* **What this task involves**:
Below are some records. Return exactly the lines from the one with "130418 Taeyeon Instagram" to the one with "Les Maldives au-dessus", and nothing else.

*** Opening Data provided ***

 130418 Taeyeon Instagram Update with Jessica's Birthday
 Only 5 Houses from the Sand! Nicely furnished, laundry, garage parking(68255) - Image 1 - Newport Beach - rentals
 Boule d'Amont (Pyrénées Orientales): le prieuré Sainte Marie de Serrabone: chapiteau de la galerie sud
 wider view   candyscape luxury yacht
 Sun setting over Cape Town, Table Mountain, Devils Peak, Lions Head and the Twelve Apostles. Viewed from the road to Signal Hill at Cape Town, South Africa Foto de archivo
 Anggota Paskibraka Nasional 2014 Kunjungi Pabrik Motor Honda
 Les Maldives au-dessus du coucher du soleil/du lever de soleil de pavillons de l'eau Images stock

*** Closing Data provided ***
*** Opening Data provided ***

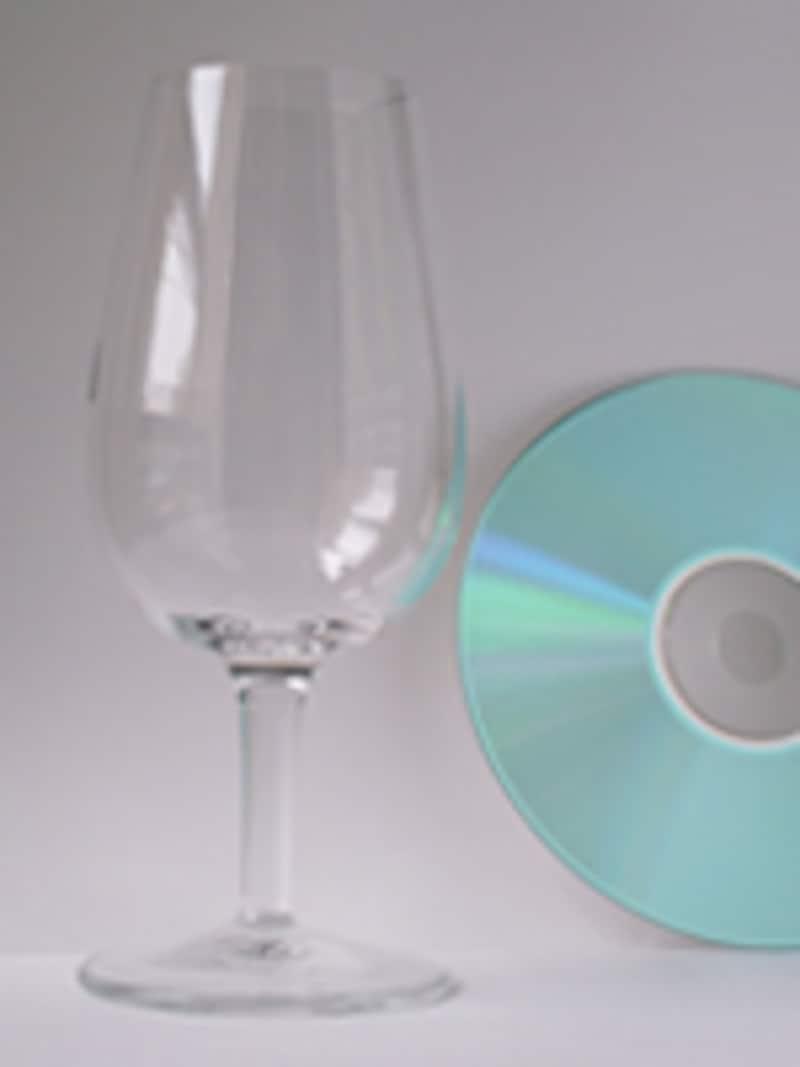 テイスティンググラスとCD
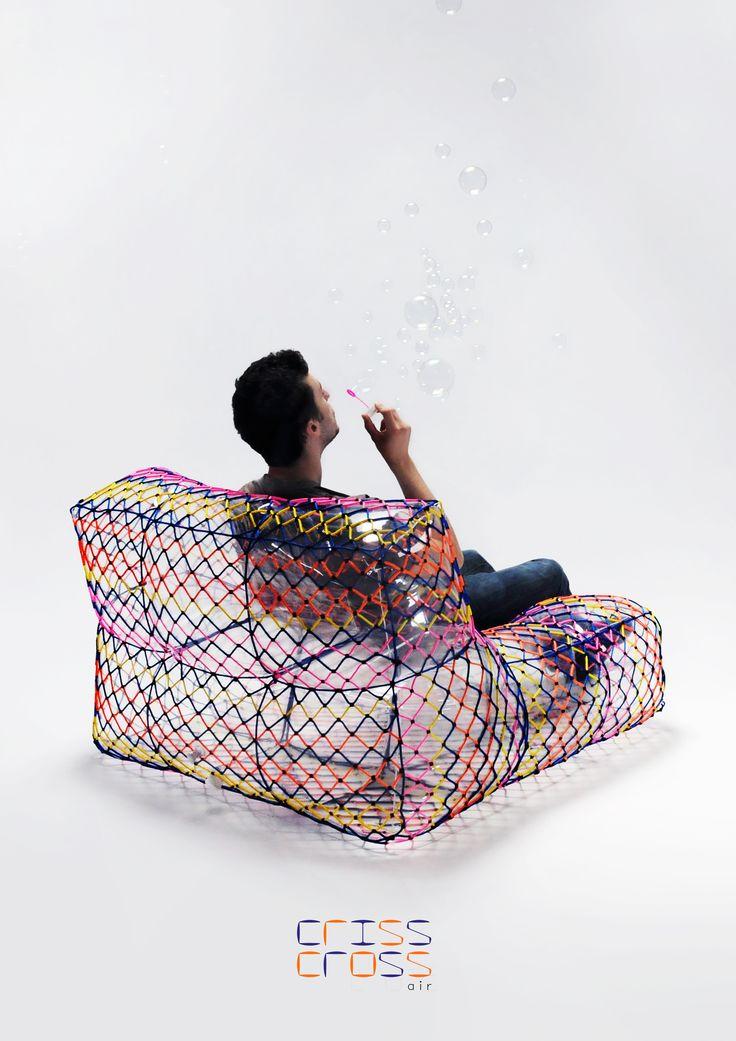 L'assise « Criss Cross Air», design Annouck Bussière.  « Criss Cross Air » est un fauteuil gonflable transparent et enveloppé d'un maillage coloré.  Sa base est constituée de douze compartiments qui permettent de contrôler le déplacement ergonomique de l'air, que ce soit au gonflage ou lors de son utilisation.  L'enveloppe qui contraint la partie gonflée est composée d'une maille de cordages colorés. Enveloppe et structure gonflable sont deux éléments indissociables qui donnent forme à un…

*** Closing Data provided ***
*** Opening Data provided ***

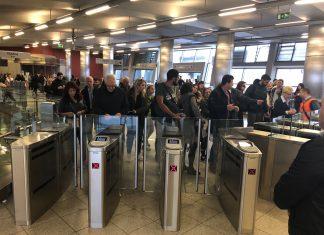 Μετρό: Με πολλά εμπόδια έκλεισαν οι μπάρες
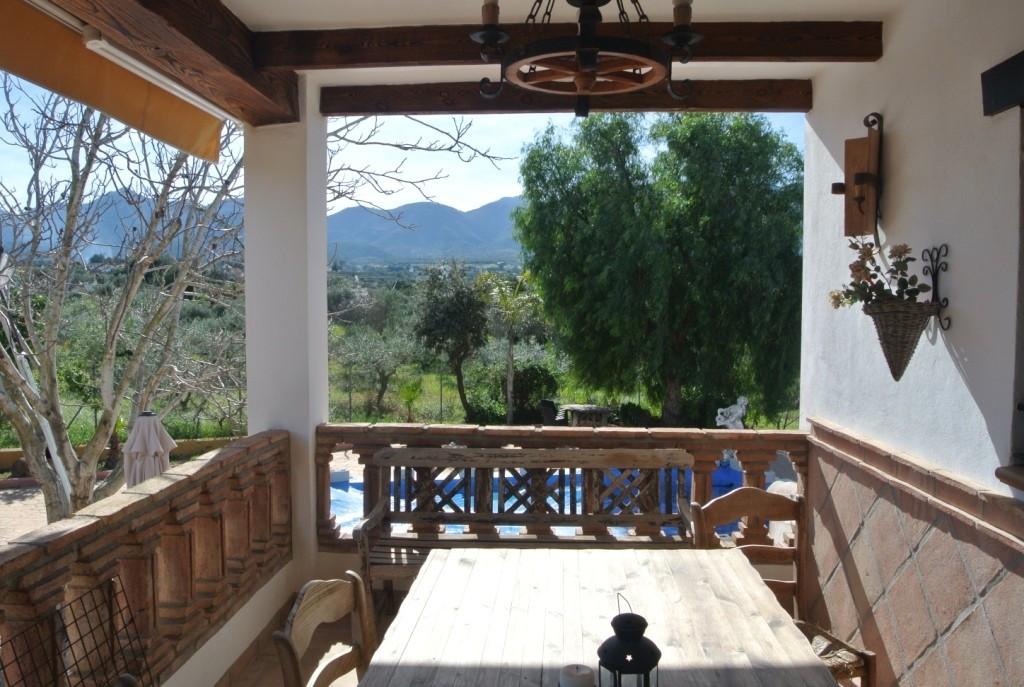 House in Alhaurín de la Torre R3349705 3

*** Closing Data provided ***

* **Exercise solution**:
 130418 Taeyeon Instagram Update with Jessica's Birthday
 Only 5 Houses from the Sand! Nicely furnished, laundry, garage parking(68255) - Image 1 - Newport Beach - rentals
 Boule d'Amont (Pyrénées Orientales): le prieuré Sainte Marie de Serrabone: chapiteau de la galerie sud
 wider view   candyscape luxury yacht
 Sun setting over Cape Town, Table Mountain, Devils Peak, Lions Head and the Twelve Apostles. Viewed from the road to Signal Hill at Cape Town, South Africa Foto de archivo
 Anggota Paskibraka Nasional 2014 Kunjungi Pabrik Motor Honda
 Les Maldives au-dessus du coucher du soleil/du lever de soleil de pavillons de l'eau Images stock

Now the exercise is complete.